When I was five, I walked into a house near the old Zook graveyard out on Flat Road. I was with my father and grandmother. The house had been ravaged by fire and was set far off from the road. I was frightened but my father was intrigued. He thought that we might scavenge things inside that would add to the boxlike home he and my mother had just moved into. My grandmother agreed.

In the front yard some distance from the house was a half-charred Raggedy Andy doll. I went to pick it up and my father said, "No! We only want salvageable things, not some child's toy." I think that was when it struck me, that we were walking into a place where people like me-children-had lived, but didn't anymore. Couldn't.

Once inside, my grandmother and father got down to business. Most of the house was ruined; what was any good was so blackened by smoke as to be unsalvageable. There was furniture, still, and rugs and things on the wall, but they were black and abandoned.

So they decided to take the banisters from the stairs. "Good old wood," my grandmother said.

"What about upstairs?" my father asked.

My grandmother attempted to dissuade him. "It's black as night up there; besides, I wouldn't trust those stairs."

I'm a good stair tester. I always watch for this in movies where there is a fire and heroes rush in. Do they test the stairs first? If not, the critic in me cries, "Fake!"

My father decided that since I was little I could risk it best. He sent me up the stairs as he and my grandmother worked to dislodge the railings. "Call out what you see!" he said. "Any furniture or such."

What I remember is a child's room strewn with toys, most specifically Matchboxes, which I collected. They lay on their sides and backs on a braided rug, the die-cast metal bright in yellows and blues and greens in the dark, burned house. There were children's clothes in the open closet, singed along all their hems; an unmade bed. It had happened at night, I remember thinking when I was older. They were sleeping.

In the center of this bed was a small, dark, charred cavity that went through to the floor. I stared at it. A child had died in there.

When we got home, my mother called my father an idiot. She was livid. He arrived with what he thought might be a prize. "These banisters will make great table legs," he announced. I chose to remember the Matchboxes and the Raggedy Andy, but what child leaves behind these toys, even if slightly blackened? Where were the parents, I wondered all that night and in the nightmares that followed. Had they survived?
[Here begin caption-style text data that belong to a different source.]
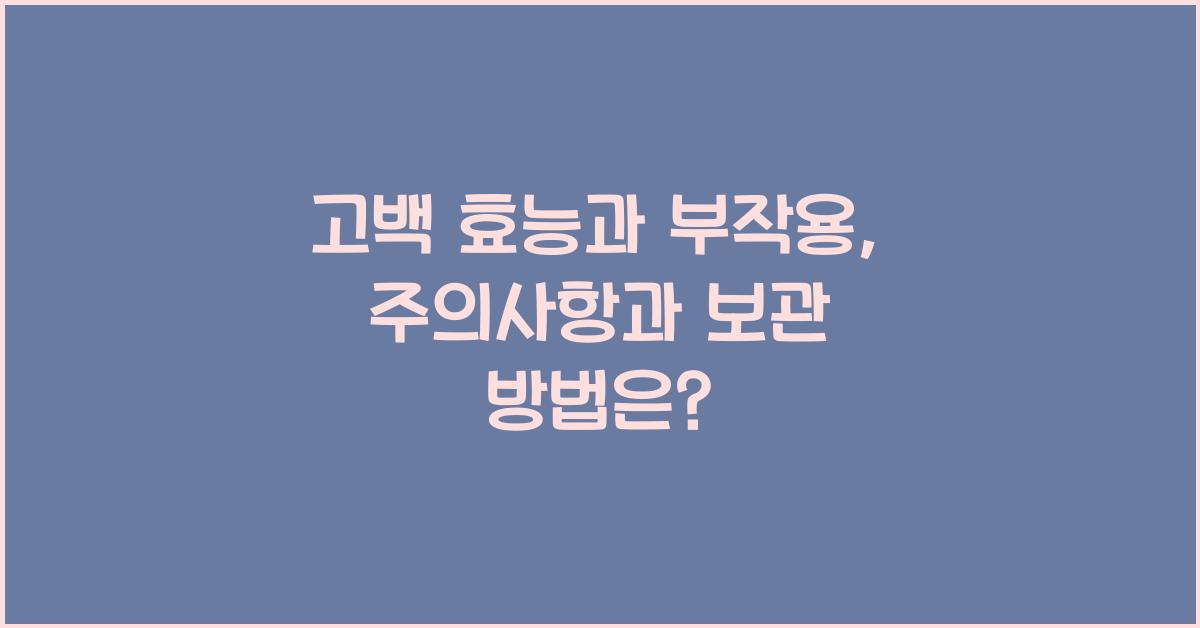 고백 효능과 부작용, 섭취 시 주의사항 및 보관 방법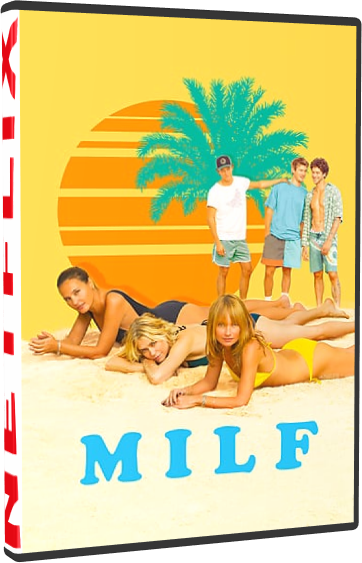 Milf (2018) 1080p NF WEB-DL iTA FRE AC3 x264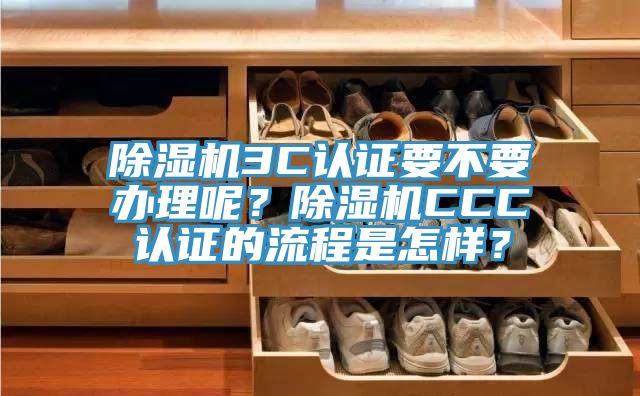 除濕機(jī)3C認(rèn)證要不要辦理呢？除濕機(jī)CCC認(rèn)證的流程是怎樣？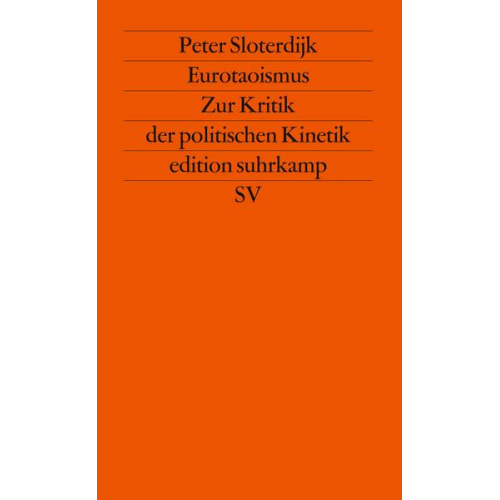 Peter Sloterdijk - Eurotaoismus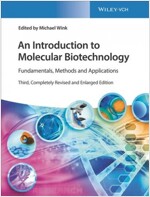 An Introduction to Molecular Biotechnology: Fundamentals, Methods and Applications (Paperback, 3)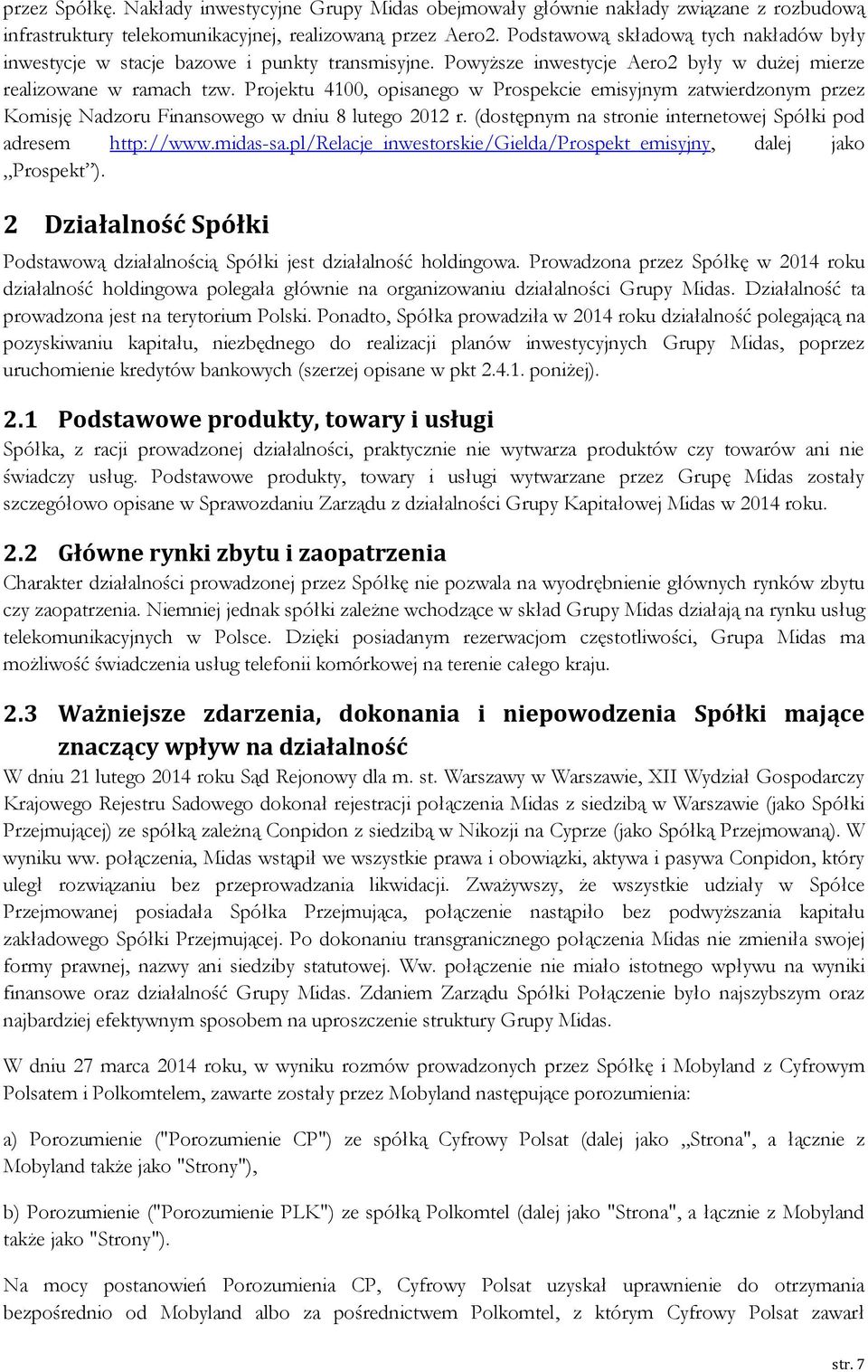 Projektu 4100, opisanego w Prospekcie emisyjnym zatwierdzonym przez Komisję Nadzoru Finansowego w dniu 8 lutego 2012 r. (dostępnym na stronie internetowej Spółki pod adresem http://www.midas-sa.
Out of fire grew narrative. I created for this family a new life. I made it a family like I had wanted: Mom and Dad and a boy and girl. Perfect. The fire was a new beginning. Change. What was left behind was done so on purpose; the little boy had grown out of his Matchboxes, I imagined. But the toys haunted me. The face of the Raggedy Andy on the path outside, his black and shiny eyes.
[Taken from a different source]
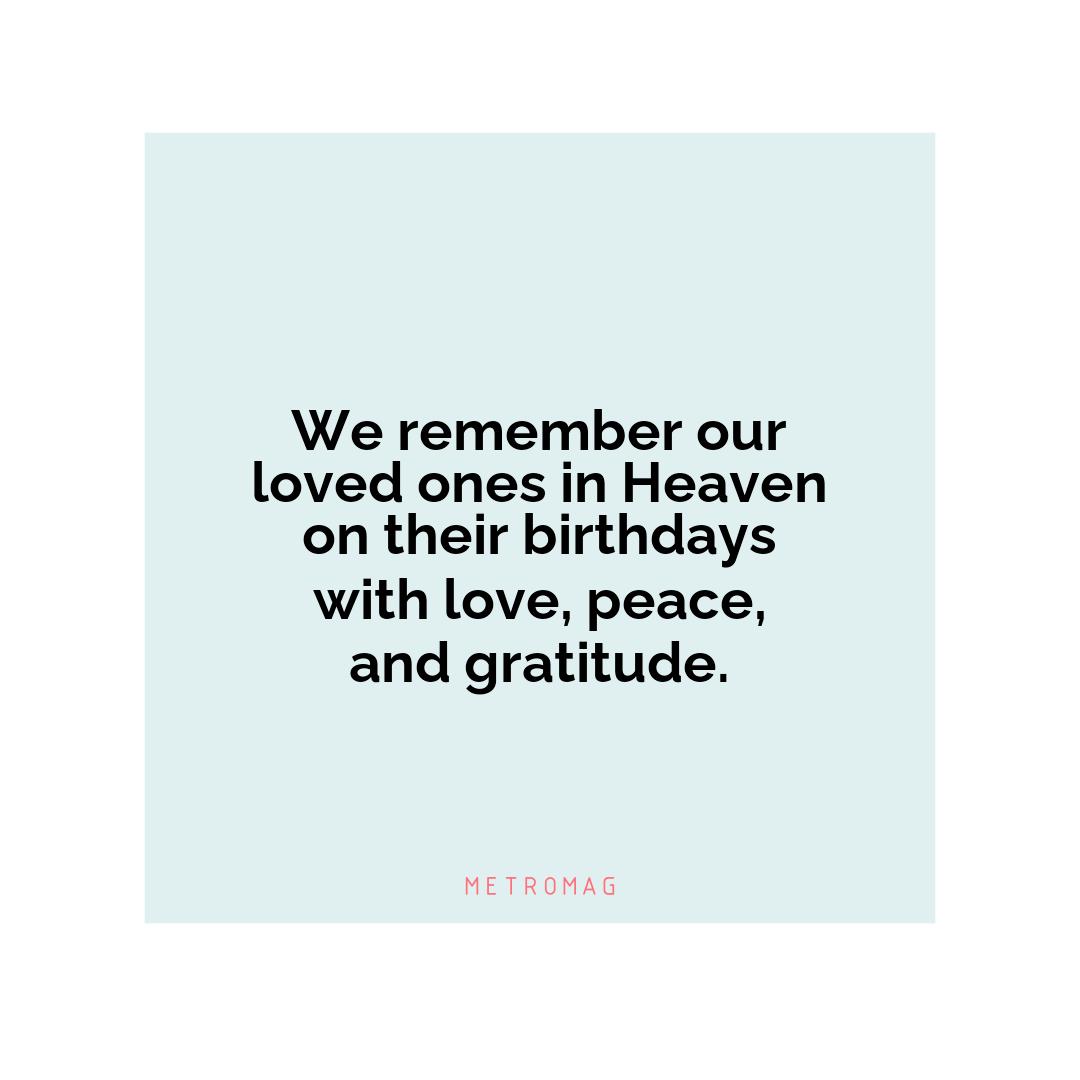 We remember our loved ones in Heaven on their birthdays with love, peace, and gratitude.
The first judgment of my family came from a six-year-old playmate of mine. She was small and blond, that kind of towheaded blondness that dissolves with age, and she lived down the road at the end of the block. There were only three girls my age in the whole neighborhood, including me, and she and I played at being friends until we got lost in the wider world of grade school and junior high.
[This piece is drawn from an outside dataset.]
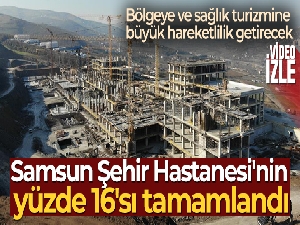 Samsun Şehir Hastanesi'nin yüzde 16'sı tamamlandı
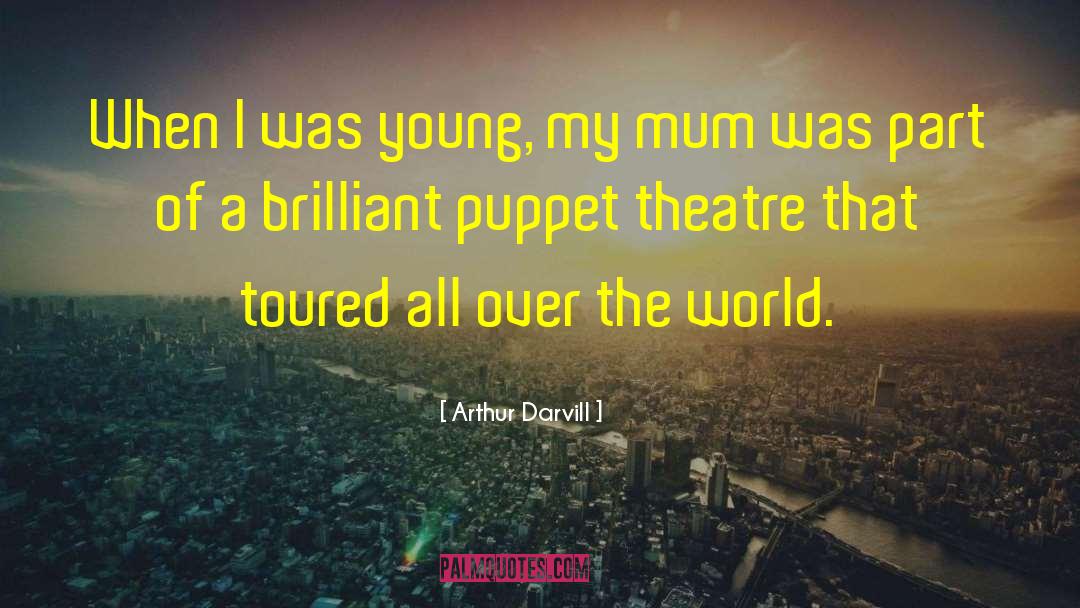 Arthur Darvill Quotes: When I was young, my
We were sitting on my front lawn near the mailbox pulling up grass. We had just that week begun to ride on the bus together. As we pulled grass up in fistfuls and made a little pile by our knees, she said, "My mom says you're weird."

Shocked into a sort of mock adulthood, I said, "What?"

"You won't be mad, will you?" she pleaded. I guaranteed her I wouldn't.

"Mom and Dad and Jill's mom and dad said your family is weird."

I began to cry.

"I don't think you're weird," she said. "I think you're fun."

Even then I knew envy. I wanted her blond, strawlike hair, which she wore down, not my stupid brunet braids with the bangs my mother cut by strapping plastic tape across them and cutting along its edge. I wanted her father, who spent time outside and, on the few occasions I ever visited her, said things like "What's shakin, bacon?" and "See you later, alligator." I heard my parents in one ear: Mr. Halls was low-class, had a beer gut, wore workman's clothes; and my playmate in the other: My parents were weird.